Mr. Duc (rhymes with cook) was our cab driver. He insisted that we call him if we need a lift anywhere, so we did, and he drove us to Hoi An, and the next day, back to the airport.
Duc had a lot to tell us about Danang and Viet Nam. His parents worked for the Americans at some point during the war, as I recall, prior to 1965. After 1975, and the end of the war, his father was imprisoned for a few years because of that work. It also meant that their entire family could never get a government job, ever. I don’t know exactly what his parents did for the Americans, but I don’t think it was military related, at least not directly.
Because Duc can’t get a government job, it means he is forced into the private sector. I’m not sure that he would even want a government job, but the irony of a socialist state pushing a citizen into the private sector for something his parents did wasn’t lost on me.

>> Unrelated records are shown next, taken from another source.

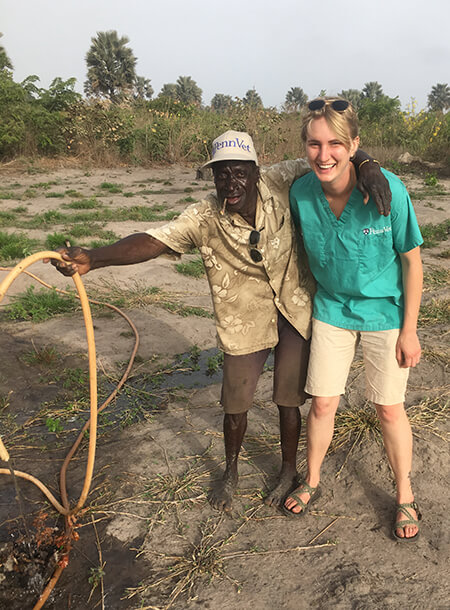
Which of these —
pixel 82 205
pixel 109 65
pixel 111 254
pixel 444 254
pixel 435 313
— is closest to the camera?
pixel 111 254

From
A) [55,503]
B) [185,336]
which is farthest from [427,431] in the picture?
[185,336]

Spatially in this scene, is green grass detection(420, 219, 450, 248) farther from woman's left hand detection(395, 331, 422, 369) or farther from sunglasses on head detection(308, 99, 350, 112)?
sunglasses on head detection(308, 99, 350, 112)

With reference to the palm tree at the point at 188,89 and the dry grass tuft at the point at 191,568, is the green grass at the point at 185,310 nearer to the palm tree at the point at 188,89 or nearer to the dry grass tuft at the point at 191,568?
the dry grass tuft at the point at 191,568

I am not sure whether this was a result of CPV (Communist Party of Vietnam) policy, or cultural, or both.
But that is Viet Nam today, and the parallels with China seem clear: open up the country to western capital and tourism, and accept all that goes along with a globalized economic system. I am curious if the CPV policy explicitly sections off those areas allowed to engage in capitalist development, and those areas which will be strictly state controlled. I suspect that is the case.
For example, narrow capital investment would be allowed for hotels and small businesses, those areas which drive tourism, but the state would maintain ownership over natural resources and insist on joint ownership for investments over X amount of dollars, or dong. There were many signs hanging on construction projects that referenced a joint venture between Vietnam and some foreign company.
When you are in Hanoi, there are hundreds of government buildings, all painted yellow, with hundreds of flags flying everywhere. It’s the home of the CPV, so it’s not a surprising sight, but what is surprising is the lack of that in Danang and Hoi An. Sure, they still exist, but the volume is turned way down. I got the sense that Duc didn’t like Hanoi, but from his perspective, I get it.
According to some people we met, there is a lot of government corruption. Local officials that have access to a building, or a small plot of land, are cutting deals with foreign capital to get a cut of the profits. Nepotism is a problem too given that well connected families are more likely to get access to resources. If you are outside the party system, you don’t have many resources. Almost everywhere we went, there were construction projects in the works.
We headed back to Hanoi, and oddly enough, the traffic, noise and air pollution was a welcomed sight. We went out with our friends to their favorite bar, drank, had some cake and called it a night.